El dolor en un músculo, en una articulación o en una parte del cuerpo concreta indica que algo no funciona bien, y si algo deja de funcionar correctamente es mejor no forzarlo para evitar males mayores. Esta idea debería regir la mente de todo deportista, pues cuando el dolor aparece hay que saber escucharlo y prestarle la atención adecuada, no forzando nunca la zona dañada. Independientemente del tipo de lesión y siempre siguiendo los consejos médicos de un especialista, en la fase de recuperación los estiramientos suelen desempeñar un papel muy importante pues, entre otras cosas, hacen que aumente el flujo sanguíneo a la zona afectada.
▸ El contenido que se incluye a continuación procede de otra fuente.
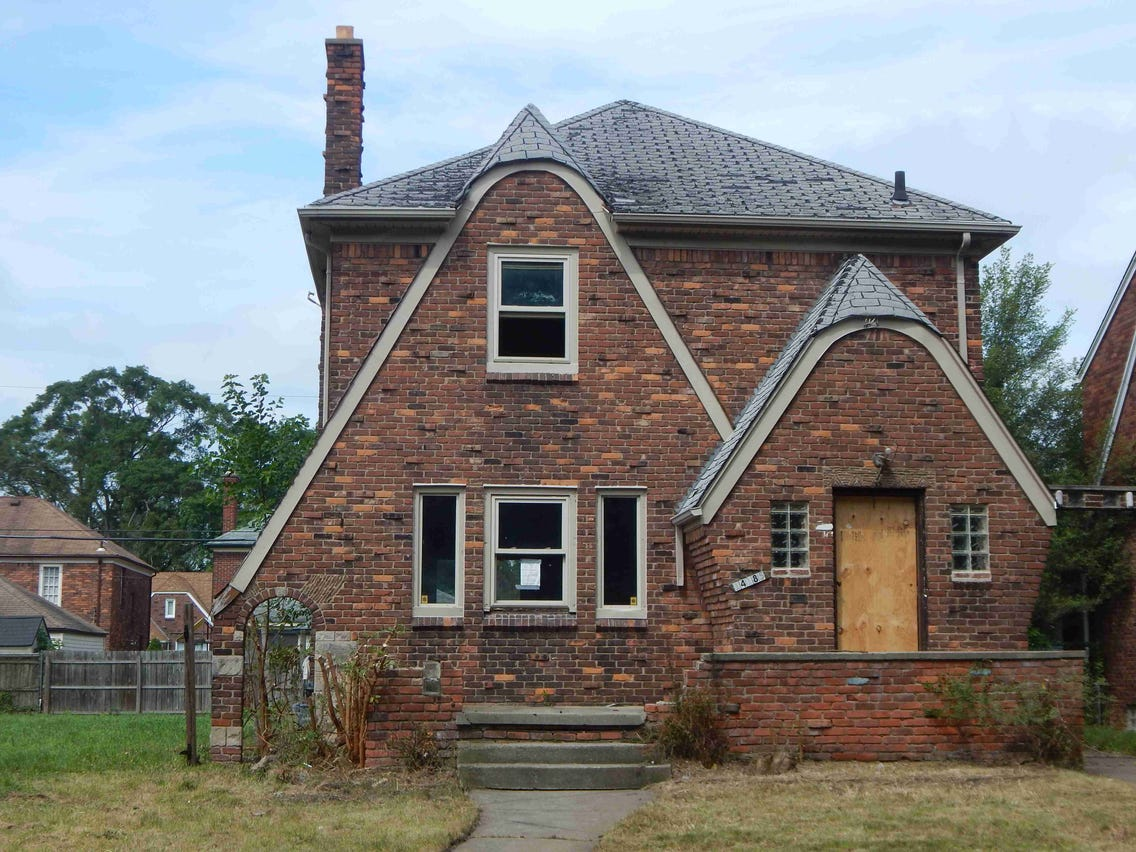 Abandoned Properties For Free, abandoned homes for free in nc, abandoned houses for free nc, abandoned farms for free, abandoned government buildings for free, old abandoned mansions for free,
Si me lo permitís, os contaré mi experiencia personal: una lesión crónica que arrastro desde hace bastantes años propiciada por un estiramiento en frío que me causó rotura de fibras en los isquiotibiales. Cuando, cada cierto tiempo –sobre todo, en invierno- me aparece el dolor en la zona, la única forma de que remita es estirando “largo, suave y continuo” durante bastante tiempo, siempre evitando que el dolor aparezca y con la paciencia como mejor amiga.